§ The request:
Lay out the items from the line containing "Regarding spatial layout, is" through the end of the items, both ends included, as a two-column CSV with the headers item and answer. Give one row per item, and put each item's text and its answer in a single quoted field with line breaks replaced by spaces.

§ Given records:
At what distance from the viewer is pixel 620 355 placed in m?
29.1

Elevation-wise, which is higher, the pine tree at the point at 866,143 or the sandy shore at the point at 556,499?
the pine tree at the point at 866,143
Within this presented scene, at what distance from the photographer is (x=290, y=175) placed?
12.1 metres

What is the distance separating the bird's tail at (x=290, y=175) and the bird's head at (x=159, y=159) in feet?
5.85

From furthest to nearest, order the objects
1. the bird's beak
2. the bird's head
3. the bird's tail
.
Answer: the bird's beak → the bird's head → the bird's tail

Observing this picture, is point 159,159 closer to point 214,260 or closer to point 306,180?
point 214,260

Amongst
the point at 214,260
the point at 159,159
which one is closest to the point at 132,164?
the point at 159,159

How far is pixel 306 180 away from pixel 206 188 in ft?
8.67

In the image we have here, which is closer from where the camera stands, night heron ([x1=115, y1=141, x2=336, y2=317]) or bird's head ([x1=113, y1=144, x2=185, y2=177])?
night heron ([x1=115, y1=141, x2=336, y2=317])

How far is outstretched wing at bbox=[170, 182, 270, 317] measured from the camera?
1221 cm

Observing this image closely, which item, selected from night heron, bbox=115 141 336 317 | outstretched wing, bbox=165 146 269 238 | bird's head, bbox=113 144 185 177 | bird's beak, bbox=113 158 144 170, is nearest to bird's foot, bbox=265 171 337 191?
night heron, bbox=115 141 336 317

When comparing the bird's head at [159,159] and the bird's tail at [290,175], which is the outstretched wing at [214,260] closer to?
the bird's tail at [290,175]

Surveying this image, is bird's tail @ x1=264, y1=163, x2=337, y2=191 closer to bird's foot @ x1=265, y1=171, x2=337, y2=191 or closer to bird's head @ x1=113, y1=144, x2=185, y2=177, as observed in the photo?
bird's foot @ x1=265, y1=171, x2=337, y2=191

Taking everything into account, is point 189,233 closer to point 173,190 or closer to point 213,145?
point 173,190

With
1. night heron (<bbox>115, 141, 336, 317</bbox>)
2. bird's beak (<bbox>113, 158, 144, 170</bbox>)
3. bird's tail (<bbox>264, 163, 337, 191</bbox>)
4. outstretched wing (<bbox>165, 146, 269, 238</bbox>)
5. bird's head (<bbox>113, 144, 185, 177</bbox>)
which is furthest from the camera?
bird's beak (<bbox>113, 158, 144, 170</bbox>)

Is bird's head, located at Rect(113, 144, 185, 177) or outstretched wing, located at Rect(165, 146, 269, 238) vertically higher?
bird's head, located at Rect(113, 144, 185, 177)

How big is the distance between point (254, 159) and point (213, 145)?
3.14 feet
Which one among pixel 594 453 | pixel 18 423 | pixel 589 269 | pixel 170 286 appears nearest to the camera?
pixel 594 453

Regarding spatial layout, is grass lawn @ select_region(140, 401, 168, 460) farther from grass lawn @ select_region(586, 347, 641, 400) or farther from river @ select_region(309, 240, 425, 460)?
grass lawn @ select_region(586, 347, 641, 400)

§ Answer for this exercise:
item,answer
"Regarding spatial layout, is grass lawn @ select_region(140, 401, 168, 460) farther from grass lawn @ select_region(586, 347, 641, 400) or farther from river @ select_region(309, 240, 425, 460)?","grass lawn @ select_region(586, 347, 641, 400)"